Si la tradition de la crèche vient au départ de Naples et s’est répandue ensuite en Provence puis en Catalogne, les pessebre (crèches en catalan) ont ici la particularité d’être des crèches vivantes. Il s’agit de représentations de la nativité interprétées par un groupe de personnes et généralement caractérisée par des chants catalans.

Pays de la Loire

Dans les Pays de la Loire, Noël se dit « Nau ». Dérivés de ce terme, les naulets sont de petites figurines, inspirées des santons provençaux et vêtus de tenues traditionnelles angevines, créées au milieu du XXe siècle.

Normandie

Ici encore, la bûche était au centre des traditions : les tisons de l’année passée étaient mêlés à la nouvelle bûche, qu’on appelait coque de Noël. Les enfants partaient prier pour obtenir des cadeaux et à leur retour, ils découvraient des friandises.

Lorraine

Comme en Alsace, Saint Nicolas est dignement célébré, tout comme le Père Fouettard. Mais la Lorraine peut s’enorgueillir d’une autre tradition. La légende raconte que, jusqu’au XIXe siècle, les sapins étaient décorés de fruits mais suite à une mauvaise récolte, en 1858, les décorations naturelles se mirent à manquer.
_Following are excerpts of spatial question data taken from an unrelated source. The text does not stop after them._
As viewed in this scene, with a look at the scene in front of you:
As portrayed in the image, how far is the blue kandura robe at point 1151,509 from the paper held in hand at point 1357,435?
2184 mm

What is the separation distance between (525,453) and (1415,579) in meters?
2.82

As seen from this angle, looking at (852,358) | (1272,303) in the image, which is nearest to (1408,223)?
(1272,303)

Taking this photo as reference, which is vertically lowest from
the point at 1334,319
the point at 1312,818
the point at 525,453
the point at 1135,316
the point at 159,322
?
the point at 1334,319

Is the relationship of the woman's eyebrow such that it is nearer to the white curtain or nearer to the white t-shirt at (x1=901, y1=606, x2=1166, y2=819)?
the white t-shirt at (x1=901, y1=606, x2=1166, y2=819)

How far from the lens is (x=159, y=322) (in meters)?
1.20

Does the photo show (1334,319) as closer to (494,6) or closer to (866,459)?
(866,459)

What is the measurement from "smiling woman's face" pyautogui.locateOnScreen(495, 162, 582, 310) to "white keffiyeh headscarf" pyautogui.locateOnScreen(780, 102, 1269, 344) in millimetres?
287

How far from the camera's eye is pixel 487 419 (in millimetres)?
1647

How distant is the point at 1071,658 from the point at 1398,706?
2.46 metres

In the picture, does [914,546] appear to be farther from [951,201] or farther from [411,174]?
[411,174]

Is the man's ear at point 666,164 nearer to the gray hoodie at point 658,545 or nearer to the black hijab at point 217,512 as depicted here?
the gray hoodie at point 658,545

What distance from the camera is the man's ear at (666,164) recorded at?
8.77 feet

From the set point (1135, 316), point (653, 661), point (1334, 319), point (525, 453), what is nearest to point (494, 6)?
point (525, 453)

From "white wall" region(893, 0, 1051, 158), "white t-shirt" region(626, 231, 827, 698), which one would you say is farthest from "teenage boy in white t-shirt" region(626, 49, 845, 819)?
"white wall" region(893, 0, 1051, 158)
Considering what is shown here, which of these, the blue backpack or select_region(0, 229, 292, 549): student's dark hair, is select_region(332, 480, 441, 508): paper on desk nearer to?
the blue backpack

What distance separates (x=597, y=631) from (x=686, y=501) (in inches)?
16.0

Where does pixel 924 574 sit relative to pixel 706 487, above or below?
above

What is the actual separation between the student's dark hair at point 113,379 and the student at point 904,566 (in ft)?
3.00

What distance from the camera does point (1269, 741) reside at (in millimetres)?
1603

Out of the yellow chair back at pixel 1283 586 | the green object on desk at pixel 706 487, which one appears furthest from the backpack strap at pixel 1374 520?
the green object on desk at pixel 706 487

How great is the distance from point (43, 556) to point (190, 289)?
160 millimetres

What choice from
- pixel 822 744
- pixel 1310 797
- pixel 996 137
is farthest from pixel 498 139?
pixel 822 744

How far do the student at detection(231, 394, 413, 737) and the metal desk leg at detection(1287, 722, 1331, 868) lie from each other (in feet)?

Un souffleur de verre lorrain de Goetzenbruck, un petit village de Moselle situé à proximité de Meisenthal, eut alors l’idée de fabriquer des boules en verre pour les remplacer. Les boules de Noël de Meisenthal devinrent alors célèbres.

Champagne Ardennes

Avant de se rendre à la messe de minuit, il était de coutume de manger des gaufres et les enfants se disputaient « le Petit Jésus », la dernière gaufre fabriquée avec le reste de pâte et donc souvent incomplète. Le 25 décembre, les enfants recevaient de leur parrain et marraine une bourde, sorte de longue brioche. Elles reviennent d’ailleurs au goût du jour.

Gironde

Ici, l’une des traditions se nomme Lo Halha de Nadau (gerbe de Noël). Il s’agit d’une gerbe de paille et de fleurs de maïs brûlée le 24 décembre pour célébrer le solstice d’hiver. Toujours célébrée dans certaines villes – Bazas notamment –, elle devait chasser les mauvais esprits et assurer de bonnes récoltes. Pour le repas de Noël, il est de coutume de manger des huîtres avec des crépinettes, truffées pour l’occasion.

Franche-Comté

Fait original, le personnage local célébré à Noël était… une femme ! Tante Arie (ou Airie) était une bonne fée protectrice du pays de Montbéliard, accompagnée de son âne Marion, chargé de cadeaux pour les enfants sages. Les autres n’ont droit qu’à une botte de brindilles.

Réunion

Pas de sapin ici, mais de belles traditions locales et familiales : on tuait le cochon avant Noël et on fabriquait du boudin créole, plat typique de Noël. Toujours au menu, le porc reste incontournable, notamment sous forme de jambon de Noël, accompagné de gratin de christophines. En dessert, les spécialités à la noix de coco et à l’ananas ont la part belle.